BEGIN

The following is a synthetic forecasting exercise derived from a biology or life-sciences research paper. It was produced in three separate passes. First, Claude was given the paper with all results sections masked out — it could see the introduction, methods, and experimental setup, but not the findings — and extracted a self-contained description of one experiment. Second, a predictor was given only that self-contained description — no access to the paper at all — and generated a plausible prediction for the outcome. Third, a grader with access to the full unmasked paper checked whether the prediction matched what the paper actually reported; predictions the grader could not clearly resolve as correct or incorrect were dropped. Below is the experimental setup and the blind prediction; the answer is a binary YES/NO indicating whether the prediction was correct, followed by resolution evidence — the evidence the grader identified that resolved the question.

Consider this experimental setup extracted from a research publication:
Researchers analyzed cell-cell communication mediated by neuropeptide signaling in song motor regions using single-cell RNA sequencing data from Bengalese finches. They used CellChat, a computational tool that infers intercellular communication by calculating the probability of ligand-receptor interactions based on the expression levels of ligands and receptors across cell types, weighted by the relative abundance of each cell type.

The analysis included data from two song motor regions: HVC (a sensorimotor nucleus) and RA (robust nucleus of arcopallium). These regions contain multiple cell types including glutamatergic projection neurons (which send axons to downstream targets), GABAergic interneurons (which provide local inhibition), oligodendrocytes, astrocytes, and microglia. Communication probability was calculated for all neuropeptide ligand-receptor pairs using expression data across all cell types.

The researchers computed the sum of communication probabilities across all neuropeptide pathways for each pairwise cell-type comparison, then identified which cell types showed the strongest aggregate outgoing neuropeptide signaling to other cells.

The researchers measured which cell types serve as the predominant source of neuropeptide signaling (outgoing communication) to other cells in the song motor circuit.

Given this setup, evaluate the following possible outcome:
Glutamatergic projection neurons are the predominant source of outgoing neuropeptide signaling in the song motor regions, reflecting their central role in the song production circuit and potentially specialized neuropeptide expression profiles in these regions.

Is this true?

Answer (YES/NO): NO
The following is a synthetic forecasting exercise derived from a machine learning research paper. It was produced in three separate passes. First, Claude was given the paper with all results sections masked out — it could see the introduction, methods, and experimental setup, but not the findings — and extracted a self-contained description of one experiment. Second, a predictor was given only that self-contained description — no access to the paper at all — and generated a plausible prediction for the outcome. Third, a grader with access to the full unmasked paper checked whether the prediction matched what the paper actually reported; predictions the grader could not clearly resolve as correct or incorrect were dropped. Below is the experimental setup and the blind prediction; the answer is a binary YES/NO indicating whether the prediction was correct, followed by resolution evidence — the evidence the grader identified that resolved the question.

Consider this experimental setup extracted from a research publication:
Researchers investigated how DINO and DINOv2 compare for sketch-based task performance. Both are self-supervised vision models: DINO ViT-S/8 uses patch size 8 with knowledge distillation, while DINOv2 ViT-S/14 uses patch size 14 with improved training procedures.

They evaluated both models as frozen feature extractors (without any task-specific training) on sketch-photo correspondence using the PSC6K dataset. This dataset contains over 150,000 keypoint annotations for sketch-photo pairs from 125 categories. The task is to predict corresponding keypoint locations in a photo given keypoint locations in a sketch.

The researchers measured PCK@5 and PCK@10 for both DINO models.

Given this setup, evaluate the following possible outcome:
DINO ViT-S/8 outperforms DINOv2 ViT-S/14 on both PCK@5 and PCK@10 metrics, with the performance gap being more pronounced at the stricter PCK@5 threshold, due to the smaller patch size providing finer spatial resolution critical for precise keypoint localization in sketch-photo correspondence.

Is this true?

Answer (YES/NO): NO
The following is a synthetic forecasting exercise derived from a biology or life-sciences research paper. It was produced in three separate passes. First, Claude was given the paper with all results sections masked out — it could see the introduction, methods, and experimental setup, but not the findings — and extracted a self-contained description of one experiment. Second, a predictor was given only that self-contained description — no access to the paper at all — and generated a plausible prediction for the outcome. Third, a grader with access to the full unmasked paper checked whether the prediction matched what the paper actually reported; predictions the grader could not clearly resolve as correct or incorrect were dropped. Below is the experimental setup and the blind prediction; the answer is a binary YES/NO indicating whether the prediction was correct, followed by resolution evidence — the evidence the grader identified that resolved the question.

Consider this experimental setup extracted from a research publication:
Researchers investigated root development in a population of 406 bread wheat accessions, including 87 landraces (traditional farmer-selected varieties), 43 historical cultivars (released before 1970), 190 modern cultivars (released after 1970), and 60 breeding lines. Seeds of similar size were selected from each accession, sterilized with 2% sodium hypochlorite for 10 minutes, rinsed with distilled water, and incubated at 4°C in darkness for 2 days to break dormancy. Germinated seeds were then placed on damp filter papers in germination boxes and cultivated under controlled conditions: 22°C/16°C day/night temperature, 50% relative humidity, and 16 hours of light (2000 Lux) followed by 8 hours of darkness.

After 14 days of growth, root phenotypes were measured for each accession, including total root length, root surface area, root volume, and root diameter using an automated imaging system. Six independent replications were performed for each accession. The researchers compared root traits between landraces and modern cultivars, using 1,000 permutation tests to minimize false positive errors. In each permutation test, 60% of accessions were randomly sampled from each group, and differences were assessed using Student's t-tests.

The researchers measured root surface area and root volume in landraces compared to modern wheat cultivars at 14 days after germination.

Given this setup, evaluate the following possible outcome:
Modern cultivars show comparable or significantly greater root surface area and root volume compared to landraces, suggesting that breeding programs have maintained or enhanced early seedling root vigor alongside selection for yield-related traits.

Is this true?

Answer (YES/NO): YES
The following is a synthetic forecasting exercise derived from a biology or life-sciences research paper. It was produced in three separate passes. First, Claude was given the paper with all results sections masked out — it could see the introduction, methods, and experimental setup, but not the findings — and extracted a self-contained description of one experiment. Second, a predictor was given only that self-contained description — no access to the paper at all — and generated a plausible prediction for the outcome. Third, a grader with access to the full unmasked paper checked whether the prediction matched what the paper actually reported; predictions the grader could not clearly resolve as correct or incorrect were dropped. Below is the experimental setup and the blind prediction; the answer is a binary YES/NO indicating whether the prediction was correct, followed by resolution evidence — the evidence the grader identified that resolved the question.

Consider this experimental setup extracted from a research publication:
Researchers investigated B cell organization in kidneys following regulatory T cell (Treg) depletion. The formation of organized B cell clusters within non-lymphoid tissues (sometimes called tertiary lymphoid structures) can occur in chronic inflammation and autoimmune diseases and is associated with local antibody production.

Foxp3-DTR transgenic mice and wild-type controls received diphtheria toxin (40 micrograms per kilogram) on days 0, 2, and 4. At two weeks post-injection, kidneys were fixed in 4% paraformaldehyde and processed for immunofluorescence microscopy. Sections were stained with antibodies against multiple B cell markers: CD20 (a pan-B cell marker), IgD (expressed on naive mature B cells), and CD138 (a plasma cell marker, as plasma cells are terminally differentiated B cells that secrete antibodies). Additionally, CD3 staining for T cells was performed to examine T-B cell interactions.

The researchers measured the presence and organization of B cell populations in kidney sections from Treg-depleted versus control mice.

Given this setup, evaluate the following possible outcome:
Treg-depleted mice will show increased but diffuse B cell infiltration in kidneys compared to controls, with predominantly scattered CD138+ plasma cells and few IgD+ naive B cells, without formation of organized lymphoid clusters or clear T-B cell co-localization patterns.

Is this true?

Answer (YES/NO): NO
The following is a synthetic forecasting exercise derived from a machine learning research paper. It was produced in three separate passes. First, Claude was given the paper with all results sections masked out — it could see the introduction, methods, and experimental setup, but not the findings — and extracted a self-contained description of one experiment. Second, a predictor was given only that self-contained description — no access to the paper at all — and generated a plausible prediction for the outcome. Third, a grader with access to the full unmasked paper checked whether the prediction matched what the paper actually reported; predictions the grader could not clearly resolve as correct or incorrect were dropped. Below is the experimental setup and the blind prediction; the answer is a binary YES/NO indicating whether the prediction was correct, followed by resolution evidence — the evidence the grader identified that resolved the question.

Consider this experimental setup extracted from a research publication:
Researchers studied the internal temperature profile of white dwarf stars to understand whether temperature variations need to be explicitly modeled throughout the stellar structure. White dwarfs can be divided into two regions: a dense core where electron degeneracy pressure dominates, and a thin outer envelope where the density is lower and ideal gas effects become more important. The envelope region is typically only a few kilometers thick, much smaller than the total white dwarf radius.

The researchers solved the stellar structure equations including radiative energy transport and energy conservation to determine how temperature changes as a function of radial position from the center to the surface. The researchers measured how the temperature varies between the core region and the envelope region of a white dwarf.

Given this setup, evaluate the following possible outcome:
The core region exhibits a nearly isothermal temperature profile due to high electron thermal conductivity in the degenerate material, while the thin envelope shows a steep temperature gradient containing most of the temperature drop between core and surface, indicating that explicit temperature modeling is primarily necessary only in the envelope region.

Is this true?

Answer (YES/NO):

END

Nothing but the lines from the one with "The researchers solved" through the last line of the records above should be retyped, and those word for word.

__Answer to the problem__:
The researchers solved the stellar structure equations including radiative energy transport and energy conservation to determine how temperature changes as a function of radial position from the center to the surface. The researchers measured how the temperature varies between the core region and the envelope region of a white dwarf.

Given this setup, evaluate the following possible outcome:
The core region exhibits a nearly isothermal temperature profile due to high electron thermal conductivity in the degenerate material, while the thin envelope shows a steep temperature gradient containing most of the temperature drop between core and surface, indicating that explicit temperature modeling is primarily necessary only in the envelope region.

Is this true?

Answer (YES/NO):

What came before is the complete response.